TO DO:
Transcribe exactly the line that contains "this 696×365 image." and every line after it to the end of the entries, and nothing more.

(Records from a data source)
★ ★ ★ ★ ★ ★ ★

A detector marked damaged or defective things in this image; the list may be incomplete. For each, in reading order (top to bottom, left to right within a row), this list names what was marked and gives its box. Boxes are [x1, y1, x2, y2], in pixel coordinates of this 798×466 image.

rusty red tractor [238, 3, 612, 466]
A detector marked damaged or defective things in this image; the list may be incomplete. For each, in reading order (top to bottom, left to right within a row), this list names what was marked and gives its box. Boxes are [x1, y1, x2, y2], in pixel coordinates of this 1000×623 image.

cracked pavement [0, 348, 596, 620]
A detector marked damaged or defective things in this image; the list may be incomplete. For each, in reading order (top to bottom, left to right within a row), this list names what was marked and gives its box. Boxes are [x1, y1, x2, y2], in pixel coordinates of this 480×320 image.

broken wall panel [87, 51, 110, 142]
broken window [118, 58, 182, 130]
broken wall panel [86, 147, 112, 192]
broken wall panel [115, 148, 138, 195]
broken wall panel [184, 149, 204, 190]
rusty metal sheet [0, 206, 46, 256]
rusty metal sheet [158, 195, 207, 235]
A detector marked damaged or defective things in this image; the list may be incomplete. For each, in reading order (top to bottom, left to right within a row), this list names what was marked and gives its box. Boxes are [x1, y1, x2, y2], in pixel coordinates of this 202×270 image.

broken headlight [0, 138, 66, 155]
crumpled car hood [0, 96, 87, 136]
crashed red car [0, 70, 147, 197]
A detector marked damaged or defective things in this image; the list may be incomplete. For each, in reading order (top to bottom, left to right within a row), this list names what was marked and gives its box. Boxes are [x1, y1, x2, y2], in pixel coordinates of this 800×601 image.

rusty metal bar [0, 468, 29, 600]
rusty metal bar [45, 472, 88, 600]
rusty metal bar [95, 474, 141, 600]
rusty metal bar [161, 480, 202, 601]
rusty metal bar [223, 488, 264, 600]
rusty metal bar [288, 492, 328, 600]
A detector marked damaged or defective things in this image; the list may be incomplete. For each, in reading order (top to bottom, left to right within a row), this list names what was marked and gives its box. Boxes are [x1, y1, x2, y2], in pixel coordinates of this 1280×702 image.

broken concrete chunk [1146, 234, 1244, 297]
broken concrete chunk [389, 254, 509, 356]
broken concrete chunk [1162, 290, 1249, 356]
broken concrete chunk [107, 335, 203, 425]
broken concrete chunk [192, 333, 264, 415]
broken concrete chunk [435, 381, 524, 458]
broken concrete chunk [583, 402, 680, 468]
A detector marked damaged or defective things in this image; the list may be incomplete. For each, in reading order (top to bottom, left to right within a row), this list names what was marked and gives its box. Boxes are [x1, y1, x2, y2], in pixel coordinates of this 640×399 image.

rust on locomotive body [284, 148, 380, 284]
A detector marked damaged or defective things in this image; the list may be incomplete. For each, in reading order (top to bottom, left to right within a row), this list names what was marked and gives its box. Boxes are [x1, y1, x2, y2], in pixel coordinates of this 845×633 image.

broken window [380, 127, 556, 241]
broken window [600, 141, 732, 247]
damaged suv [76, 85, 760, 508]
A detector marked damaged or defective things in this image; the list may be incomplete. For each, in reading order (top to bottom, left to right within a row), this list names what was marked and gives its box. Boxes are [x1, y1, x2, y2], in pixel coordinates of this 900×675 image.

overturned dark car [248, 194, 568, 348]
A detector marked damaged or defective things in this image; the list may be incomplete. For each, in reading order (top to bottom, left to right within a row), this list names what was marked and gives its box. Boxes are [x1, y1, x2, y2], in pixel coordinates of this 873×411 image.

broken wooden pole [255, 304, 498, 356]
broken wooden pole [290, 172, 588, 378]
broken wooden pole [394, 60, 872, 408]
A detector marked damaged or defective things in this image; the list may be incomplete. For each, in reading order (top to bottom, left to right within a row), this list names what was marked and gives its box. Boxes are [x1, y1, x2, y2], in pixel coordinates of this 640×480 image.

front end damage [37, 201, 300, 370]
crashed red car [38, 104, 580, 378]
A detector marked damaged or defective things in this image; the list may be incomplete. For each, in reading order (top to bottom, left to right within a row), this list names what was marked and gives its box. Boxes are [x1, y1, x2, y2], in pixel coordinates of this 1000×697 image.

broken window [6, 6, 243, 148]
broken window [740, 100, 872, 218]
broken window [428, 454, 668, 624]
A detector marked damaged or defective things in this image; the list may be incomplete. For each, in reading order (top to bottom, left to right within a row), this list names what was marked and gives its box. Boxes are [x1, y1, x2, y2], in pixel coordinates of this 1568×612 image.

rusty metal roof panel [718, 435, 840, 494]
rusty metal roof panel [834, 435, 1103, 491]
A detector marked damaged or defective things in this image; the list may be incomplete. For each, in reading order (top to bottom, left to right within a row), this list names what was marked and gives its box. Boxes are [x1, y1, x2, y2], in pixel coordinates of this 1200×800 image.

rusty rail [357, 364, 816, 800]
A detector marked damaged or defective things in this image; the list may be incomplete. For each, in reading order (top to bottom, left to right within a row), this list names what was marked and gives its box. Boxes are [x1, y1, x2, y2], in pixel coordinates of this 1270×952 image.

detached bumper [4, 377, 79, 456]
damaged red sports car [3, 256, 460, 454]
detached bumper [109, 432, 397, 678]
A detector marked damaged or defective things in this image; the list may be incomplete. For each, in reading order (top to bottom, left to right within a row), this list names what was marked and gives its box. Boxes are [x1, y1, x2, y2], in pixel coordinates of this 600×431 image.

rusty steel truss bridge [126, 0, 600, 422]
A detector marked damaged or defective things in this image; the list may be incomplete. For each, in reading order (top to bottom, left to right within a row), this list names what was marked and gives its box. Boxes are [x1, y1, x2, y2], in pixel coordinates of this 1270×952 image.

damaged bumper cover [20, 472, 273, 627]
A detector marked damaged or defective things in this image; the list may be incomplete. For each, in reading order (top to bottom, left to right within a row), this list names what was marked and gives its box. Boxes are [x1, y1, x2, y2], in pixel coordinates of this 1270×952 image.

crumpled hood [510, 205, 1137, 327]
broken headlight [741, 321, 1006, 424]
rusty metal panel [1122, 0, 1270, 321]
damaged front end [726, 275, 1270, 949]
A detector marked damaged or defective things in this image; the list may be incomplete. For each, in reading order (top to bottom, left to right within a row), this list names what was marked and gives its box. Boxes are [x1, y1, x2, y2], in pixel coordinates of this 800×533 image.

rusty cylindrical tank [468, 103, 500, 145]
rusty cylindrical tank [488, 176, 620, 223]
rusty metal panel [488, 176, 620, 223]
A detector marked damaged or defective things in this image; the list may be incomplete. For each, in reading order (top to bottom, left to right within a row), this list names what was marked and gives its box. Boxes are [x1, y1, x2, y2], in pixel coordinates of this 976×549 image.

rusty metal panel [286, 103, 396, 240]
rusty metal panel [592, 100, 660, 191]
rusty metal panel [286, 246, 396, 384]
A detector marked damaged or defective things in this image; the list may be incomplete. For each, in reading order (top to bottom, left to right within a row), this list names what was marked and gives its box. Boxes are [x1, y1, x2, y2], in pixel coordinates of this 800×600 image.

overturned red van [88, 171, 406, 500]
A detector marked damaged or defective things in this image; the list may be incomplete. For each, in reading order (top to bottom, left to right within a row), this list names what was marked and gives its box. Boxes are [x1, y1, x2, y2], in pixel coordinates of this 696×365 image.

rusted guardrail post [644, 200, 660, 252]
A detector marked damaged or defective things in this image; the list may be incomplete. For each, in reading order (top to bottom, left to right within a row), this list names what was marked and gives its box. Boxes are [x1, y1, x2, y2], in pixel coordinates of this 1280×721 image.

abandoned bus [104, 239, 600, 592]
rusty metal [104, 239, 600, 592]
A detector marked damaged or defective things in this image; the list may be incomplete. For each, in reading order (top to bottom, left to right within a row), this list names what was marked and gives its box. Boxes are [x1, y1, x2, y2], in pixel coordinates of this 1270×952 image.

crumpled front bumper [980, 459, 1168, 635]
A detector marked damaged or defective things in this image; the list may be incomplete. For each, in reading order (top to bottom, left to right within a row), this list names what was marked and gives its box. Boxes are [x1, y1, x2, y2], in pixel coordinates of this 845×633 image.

★ ★ ★ ★ ★ ★ ★

RESPONSE BELOW:
A detector marked damaged or defective things in this image; the list may be incomplete. For each, in reading order (top to bottom, left to right within a row), this list names what was marked and gives its box. Boxes are [x1, y1, x2, y2], in pixel coordinates of this 696×365 image.

rusted guardrail post [644, 200, 660, 252]
A detector marked damaged or defective things in this image; the list may be incomplete. For each, in reading order (top to bottom, left to right within a row), this list names what was marked and gives its box. Boxes are [x1, y1, x2, y2], in pixel coordinates of this 1280×721 image.

abandoned bus [104, 239, 600, 592]
rusty metal [104, 239, 600, 592]
A detector marked damaged or defective things in this image; the list may be incomplete. For each, in reading order (top to bottom, left to right within a row), this list names what was marked and gives its box. Boxes are [x1, y1, x2, y2], in pixel coordinates of this 1270×952 image.

crumpled front bumper [980, 459, 1168, 635]
A detector marked damaged or defective things in this image; the list may be incomplete. For each, in reading order (top to bottom, left to right within a row), this list names what was marked and gives its box. Boxes are [x1, y1, x2, y2], in pixel coordinates of this 845×633 image.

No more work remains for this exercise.